----- EXTRACT -----

Let's do some regex practice!

1. Create a random DNA sequence of length 30. Using regex, please convert the DNA sequence to RNA. 

In [None]:
import random
random.choices('ACGT', k=30)

In [None]:
DNA = ''.join(random.choices('ACGT', k=30))
DNA

In [None]:
RNA = re.sub(pattern='T',repl='U', string=DNA)
RNA

2. I work for telemarketing company and I've been given a list of phone numbers the branch needs to call today. Luckily for me, I'm only responsible for calling properly formatted (XXX)XXX-XXXX numbers with area codes of either 603 or 503. What regular expression can I use to pull these numbers from my list?
Try [this](https://pythex.org) if you're having trouble.

In [None]:
pat = re.compile('\((?:603|503)\)-[0-9]{3}-[0-9]{4}')
text = '''
(408)-345-3462
(603)-123-4636
(503)-654-3462
534-325-1234
(435)3452345
'''
for i in pat.findall(text):
    print(i)

## Min-Yao

1. Using the same data from last week. (Import my RNA-Seq CPM data from 'Expression Browser_CPM_practice.xlsx' file.) Remove the genes that have no expression in all samples and keep other no expression as "0". Check the data distribution in each sample.

In [None]:
dat = pd.read_excel('datasets/Expression Browser_CPM_practice.xlsx')
dat = dat.set_index('Name')
dat.head()

In [None]:
dat.shape

In [None]:
from numpy import nan as NA
dat = dat.replace(0,NA)
dat = dat.dropna(how='all')
dat = dat.replace(NA,0)
dat.head()

-----

## TASK TO CARRY OUT
Repeat the part of the regex practice excerpt that begins at the words "dat = dat.set_index('Name')" and stops after the words "dat = dat.replace(NA,0)".

----- ENTRIES PROVIDED -----

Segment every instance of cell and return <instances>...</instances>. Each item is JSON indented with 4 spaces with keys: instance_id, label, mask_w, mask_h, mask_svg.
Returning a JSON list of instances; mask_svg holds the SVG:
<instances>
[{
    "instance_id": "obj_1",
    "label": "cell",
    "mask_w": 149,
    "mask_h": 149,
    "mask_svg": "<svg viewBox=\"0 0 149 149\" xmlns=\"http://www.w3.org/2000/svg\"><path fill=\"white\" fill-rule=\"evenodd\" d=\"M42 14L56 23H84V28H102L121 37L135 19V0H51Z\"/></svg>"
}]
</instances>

-----

## RESULT OF THE EXERCISE
dat = dat.set_index('Name')
dat.head()

In [None]:
dat.shape

In [None]:
from numpy import nan as NA
dat = dat.replace(0,NA)
dat = dat.dropna(how='all')
dat = dat.replace(NA,0)